Suppose we have a twice differentiable function $f: \mathbb{R} ^n \to \mathbb{R}$, a point ${\bf x^0} = (x_1 ^0 , \ldots , x_n ^0)$ and we know that
- $\nabla f({\bf x}^0) = 0$
- $({\bf x - x^0})H({\bf x^0})({\bf x - x^0})^T <0 $, $(H({\bf x^0})$ is the Hessian matrix of $f$)
Prove that $f({\bf x^0})$ is the local maximum of $f$.
Attempt at a solution
Since $\nabla f({\bf x}^0) = 0$ we know that ${\bf x^0}$ is a critical point of the function $f$. Because the Hessian is smaller than $0$ at the point ${\bf x^0}$, $f$ has a local maximum at the point ${\bf x^0}$.$\hspace{0.5em} \square$
Here is my dilemma. My "proof" feels very cheap. However, I'm not taking a proof heavy class (in fact proofs of why $f$ has a local maximum at a critical point if the Hessian is smaller than zero are not included in my text!) so I don't know what to add ... I feel like I have said everything that has to be said so I'm hoping any of you can point out to me how I can buff it up. I just want to add that this question isn't really homework, it's from an old final by my teacher which I'm solving in my free time. Thanks.
Improved solution
We know that $\nabla f({\bf x}^0) = 0$. Then, by definition, ${\bf x}^0$ is a critical point of $f$. Define function $g({\bf x}^0) = ({\bf x - x^0})H({\bf x^0})({\bf x - x^0})^T < 0$. Since $g({\bf x}^0) < 0$, all the eigenvalues of $H({\bf x^0})$ are less than $0$ resulting in $f$ having a local maximum at the point ${\bf x^0}$.
All there is left to do is reference where I use known theorems. Is this sufficient?

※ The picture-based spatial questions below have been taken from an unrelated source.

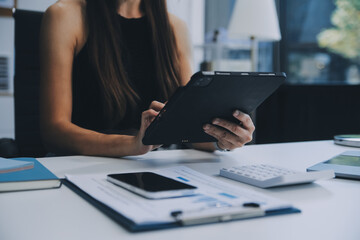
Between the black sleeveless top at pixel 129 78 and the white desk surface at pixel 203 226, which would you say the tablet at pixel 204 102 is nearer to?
the white desk surface at pixel 203 226

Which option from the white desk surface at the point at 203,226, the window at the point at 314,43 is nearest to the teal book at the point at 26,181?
the white desk surface at the point at 203,226

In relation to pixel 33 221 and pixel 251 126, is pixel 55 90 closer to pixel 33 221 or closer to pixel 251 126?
pixel 251 126

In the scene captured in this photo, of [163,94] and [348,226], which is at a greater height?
[163,94]

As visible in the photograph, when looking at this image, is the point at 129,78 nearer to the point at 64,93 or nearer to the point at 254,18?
the point at 64,93

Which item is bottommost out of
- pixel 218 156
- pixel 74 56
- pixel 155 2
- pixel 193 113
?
pixel 218 156

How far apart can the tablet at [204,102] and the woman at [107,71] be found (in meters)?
0.06

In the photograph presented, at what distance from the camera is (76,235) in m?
0.41

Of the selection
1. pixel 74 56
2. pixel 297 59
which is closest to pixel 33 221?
pixel 74 56

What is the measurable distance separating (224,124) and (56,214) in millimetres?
457

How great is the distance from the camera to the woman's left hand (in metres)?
0.85

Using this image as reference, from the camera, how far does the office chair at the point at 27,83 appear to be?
1311mm

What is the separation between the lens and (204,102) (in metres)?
0.75

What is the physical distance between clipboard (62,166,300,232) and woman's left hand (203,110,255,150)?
363 mm

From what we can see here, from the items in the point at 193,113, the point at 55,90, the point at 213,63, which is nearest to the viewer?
the point at 193,113
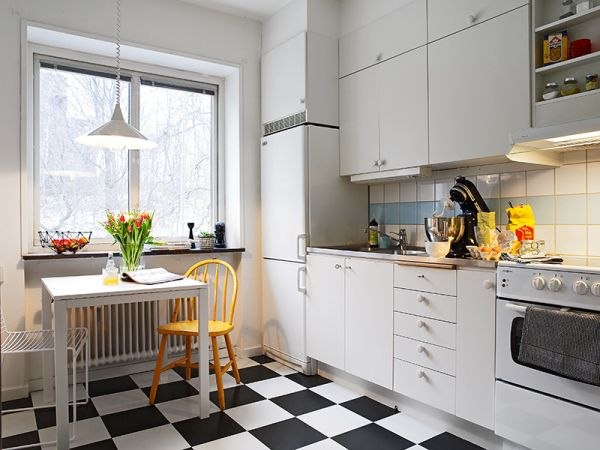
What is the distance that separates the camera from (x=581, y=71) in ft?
6.86

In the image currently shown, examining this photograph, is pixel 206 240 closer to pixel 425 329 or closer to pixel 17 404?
pixel 17 404

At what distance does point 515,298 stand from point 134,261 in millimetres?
2051

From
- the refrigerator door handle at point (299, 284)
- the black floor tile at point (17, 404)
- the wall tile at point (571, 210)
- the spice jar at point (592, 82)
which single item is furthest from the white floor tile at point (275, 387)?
the spice jar at point (592, 82)

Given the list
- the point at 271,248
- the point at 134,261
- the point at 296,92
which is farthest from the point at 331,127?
the point at 134,261

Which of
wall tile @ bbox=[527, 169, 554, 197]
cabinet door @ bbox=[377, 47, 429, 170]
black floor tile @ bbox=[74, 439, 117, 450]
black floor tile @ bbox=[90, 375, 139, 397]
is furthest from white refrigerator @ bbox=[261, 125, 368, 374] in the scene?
black floor tile @ bbox=[74, 439, 117, 450]

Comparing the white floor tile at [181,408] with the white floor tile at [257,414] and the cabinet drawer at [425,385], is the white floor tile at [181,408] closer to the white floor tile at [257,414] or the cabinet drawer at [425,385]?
the white floor tile at [257,414]

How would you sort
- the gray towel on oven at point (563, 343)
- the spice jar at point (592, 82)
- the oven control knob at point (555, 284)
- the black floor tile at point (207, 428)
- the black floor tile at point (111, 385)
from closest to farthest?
the gray towel on oven at point (563, 343) → the oven control knob at point (555, 284) → the spice jar at point (592, 82) → the black floor tile at point (207, 428) → the black floor tile at point (111, 385)

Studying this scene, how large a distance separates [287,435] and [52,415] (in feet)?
4.29

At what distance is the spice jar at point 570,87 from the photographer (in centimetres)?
208

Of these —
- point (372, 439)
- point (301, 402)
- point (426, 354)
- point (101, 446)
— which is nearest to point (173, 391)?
point (101, 446)

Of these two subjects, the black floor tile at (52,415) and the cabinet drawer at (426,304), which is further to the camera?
the black floor tile at (52,415)

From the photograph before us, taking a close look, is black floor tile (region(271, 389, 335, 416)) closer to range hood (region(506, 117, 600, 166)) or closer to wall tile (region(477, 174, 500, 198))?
wall tile (region(477, 174, 500, 198))

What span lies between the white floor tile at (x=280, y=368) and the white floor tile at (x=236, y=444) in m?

Property 2 is a statement about a matrix, but in your proof, you say 'the Hessian is smaller than $0$'. This doesn't quite follow.
If you want some details to fill out, you can start there - assuming you know that "a critical point of $f$ is a maximum if the determinant of the Hessian is smaller than zero" how can you connect property 2 to a negative determinant?
If you really wanted to tear this apart, you could start from scratch, and prove "a critical point of $f$ is a maximum if the determinant of the Hessian is smaller than zero".